What to produce:
Starting at the top of the entries, restate word for word each line up to and including the one with "DAF XF105.460 Space Cab* - Cab chassis truck: picture 1 DAF".

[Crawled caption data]
--------------------------------------------------

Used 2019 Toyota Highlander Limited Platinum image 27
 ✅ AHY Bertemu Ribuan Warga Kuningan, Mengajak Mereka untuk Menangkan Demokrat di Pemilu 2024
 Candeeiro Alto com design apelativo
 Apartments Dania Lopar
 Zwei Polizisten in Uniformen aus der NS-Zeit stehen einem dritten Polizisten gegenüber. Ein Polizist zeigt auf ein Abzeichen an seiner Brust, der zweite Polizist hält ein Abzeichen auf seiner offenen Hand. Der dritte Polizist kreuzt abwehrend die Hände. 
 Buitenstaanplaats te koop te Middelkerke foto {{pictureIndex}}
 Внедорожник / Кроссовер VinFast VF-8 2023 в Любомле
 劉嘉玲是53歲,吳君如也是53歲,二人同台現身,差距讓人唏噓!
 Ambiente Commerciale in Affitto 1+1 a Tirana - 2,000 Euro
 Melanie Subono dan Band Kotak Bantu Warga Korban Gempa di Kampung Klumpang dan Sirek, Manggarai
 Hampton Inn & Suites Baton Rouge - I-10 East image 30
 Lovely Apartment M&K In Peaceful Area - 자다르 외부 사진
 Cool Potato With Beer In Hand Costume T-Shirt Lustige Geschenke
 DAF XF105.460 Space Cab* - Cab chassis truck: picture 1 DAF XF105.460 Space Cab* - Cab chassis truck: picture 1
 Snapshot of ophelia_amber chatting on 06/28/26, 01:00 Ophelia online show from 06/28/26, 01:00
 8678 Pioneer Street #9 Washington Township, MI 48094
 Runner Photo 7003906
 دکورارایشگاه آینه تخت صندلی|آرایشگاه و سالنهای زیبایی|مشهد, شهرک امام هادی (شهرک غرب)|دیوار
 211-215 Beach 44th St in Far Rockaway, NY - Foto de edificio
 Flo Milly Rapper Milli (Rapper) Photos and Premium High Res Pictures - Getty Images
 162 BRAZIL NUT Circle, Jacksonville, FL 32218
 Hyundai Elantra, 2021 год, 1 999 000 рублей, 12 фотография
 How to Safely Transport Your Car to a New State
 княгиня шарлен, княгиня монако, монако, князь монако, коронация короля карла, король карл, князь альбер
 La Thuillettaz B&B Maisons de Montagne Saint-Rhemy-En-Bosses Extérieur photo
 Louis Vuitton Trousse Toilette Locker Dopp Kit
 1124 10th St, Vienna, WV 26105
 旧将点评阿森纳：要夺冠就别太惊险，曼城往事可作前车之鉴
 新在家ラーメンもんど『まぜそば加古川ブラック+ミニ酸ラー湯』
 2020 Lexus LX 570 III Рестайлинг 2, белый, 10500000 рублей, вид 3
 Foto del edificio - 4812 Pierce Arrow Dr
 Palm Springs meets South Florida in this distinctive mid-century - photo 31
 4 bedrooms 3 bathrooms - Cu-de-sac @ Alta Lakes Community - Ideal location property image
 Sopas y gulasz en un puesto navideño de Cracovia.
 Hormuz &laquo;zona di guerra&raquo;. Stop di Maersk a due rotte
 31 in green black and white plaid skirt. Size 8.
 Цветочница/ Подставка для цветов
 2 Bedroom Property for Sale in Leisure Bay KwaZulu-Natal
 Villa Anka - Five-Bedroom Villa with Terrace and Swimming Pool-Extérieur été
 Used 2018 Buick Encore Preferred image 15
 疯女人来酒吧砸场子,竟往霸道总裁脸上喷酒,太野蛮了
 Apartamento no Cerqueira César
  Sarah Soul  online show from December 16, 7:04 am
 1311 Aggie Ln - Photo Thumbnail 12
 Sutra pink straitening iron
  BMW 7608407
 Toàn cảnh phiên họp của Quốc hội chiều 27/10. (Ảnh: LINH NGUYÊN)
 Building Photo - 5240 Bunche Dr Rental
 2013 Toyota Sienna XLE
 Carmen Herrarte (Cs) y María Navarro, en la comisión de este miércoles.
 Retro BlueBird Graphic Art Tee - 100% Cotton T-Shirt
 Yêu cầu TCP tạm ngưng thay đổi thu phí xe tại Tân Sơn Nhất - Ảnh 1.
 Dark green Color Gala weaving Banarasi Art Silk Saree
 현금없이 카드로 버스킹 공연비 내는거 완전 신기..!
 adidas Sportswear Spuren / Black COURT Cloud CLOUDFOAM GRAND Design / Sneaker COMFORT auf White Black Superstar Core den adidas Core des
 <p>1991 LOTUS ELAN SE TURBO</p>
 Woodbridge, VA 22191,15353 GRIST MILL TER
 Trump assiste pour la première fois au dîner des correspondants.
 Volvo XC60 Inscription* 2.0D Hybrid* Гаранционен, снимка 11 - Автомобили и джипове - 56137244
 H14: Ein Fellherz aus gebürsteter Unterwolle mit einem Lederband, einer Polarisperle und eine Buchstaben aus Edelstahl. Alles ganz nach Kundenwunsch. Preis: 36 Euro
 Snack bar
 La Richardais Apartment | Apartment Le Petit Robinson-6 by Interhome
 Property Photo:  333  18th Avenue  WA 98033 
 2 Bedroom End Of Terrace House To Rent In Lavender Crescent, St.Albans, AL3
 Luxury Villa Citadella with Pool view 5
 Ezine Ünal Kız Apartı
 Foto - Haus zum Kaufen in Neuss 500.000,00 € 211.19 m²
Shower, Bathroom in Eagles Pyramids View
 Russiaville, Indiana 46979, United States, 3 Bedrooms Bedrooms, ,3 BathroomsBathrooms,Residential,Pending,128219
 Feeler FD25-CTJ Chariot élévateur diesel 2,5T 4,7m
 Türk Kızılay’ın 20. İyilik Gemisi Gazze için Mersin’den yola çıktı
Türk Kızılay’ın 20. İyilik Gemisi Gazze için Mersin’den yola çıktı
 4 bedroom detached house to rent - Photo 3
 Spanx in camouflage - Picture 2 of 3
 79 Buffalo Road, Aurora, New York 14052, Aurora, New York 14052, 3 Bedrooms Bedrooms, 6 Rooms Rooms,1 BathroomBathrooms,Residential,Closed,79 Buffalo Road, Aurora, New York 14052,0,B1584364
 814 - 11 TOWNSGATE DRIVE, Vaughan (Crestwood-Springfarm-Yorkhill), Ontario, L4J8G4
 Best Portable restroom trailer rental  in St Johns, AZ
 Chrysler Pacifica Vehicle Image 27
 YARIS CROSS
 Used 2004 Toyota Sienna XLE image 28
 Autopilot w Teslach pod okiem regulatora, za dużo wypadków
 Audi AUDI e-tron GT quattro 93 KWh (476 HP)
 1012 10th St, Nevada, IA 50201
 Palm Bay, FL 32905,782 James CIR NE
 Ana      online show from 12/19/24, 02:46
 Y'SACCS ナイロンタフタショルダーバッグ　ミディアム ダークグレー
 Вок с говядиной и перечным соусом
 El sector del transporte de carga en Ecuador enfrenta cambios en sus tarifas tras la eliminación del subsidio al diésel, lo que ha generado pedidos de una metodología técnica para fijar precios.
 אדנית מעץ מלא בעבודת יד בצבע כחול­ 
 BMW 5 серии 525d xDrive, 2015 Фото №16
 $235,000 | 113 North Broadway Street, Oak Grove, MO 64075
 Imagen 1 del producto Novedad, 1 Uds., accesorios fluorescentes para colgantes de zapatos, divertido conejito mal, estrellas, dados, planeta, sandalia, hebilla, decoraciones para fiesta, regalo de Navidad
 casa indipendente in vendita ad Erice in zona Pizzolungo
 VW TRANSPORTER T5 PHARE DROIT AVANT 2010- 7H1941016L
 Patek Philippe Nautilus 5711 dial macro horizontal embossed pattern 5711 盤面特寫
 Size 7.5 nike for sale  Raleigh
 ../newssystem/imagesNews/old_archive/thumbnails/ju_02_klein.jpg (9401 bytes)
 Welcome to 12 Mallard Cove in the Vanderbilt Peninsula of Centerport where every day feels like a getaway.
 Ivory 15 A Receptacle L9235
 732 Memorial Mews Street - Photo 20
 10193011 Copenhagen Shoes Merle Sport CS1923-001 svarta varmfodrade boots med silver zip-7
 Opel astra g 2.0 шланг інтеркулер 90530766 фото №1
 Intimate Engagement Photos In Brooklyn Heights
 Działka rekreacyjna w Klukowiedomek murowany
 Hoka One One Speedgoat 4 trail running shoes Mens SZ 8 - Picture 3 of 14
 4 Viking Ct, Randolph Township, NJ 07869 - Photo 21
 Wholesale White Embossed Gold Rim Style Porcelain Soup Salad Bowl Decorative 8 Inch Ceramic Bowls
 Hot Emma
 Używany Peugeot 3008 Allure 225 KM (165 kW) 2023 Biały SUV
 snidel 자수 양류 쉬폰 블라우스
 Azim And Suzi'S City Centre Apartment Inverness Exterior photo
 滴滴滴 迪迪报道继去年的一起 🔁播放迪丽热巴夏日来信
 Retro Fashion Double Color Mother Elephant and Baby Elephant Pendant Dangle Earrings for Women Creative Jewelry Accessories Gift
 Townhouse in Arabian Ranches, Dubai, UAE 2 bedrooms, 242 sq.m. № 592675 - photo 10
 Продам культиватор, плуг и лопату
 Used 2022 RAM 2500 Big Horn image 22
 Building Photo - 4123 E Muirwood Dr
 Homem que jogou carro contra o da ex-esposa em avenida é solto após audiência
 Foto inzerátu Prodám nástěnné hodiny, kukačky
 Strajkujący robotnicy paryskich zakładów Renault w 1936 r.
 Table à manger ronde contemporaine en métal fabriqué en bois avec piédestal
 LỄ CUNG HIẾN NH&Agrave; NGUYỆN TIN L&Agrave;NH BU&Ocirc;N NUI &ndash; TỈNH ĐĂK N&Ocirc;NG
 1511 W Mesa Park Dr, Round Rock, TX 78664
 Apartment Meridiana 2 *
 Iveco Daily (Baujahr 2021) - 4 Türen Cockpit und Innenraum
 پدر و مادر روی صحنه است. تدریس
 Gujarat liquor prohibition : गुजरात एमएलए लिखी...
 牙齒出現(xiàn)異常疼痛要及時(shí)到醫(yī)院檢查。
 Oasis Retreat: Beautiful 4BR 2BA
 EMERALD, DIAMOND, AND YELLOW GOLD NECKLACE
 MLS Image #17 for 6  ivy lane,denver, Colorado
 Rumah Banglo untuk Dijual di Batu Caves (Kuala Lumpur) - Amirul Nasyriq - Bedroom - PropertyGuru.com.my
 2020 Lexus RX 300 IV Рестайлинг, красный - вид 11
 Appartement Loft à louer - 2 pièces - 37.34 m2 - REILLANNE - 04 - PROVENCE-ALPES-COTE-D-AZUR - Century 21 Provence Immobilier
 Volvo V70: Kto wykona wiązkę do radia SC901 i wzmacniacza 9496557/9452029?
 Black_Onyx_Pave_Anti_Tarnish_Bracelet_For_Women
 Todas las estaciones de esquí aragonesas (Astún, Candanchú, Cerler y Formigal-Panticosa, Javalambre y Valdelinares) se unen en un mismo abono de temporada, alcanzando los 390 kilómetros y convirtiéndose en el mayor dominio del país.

--------------------------------------------------

Expected answer:
Used 2019 Toyota Highlander Limited Platinum image 27
 ✅ AHY Bertemu Ribuan Warga Kuningan, Mengajak Mereka untuk Menangkan Demokrat di Pemilu 2024
 Candeeiro Alto com design apelativo
 Apartments Dania Lopar
 Zwei Polizisten in Uniformen aus der NS-Zeit stehen einem dritten Polizisten gegenüber. Ein Polizist zeigt auf ein Abzeichen an seiner Brust, der zweite Polizist hält ein Abzeichen auf seiner offenen Hand. Der dritte Polizist kreuzt abwehrend die Hände. 
 Buitenstaanplaats te koop te Middelkerke foto {{pictureIndex}}
 Внедорожник / Кроссовер VinFast VF-8 2023 в Любомле
 劉嘉玲是53歲,吳君如也是53歲,二人同台現身,差距讓人唏噓!
 Ambiente Commerciale in Affitto 1+1 a Tirana - 2,000 Euro
 Melanie Subono dan Band Kotak Bantu Warga Korban Gempa di Kampung Klumpang dan Sirek, Manggarai
 Hampton Inn & Suites Baton Rouge - I-10 East image 30
 Lovely Apartment M&K In Peaceful Area - 자다르 외부 사진
 Cool Potato With Beer In Hand Costume T-Shirt Lustige Geschenke
 DAF XF105.460 Space Cab* - Cab chassis truck: picture 1 DAF XF105.460 Space Cab* - Cab chassis truck: picture 1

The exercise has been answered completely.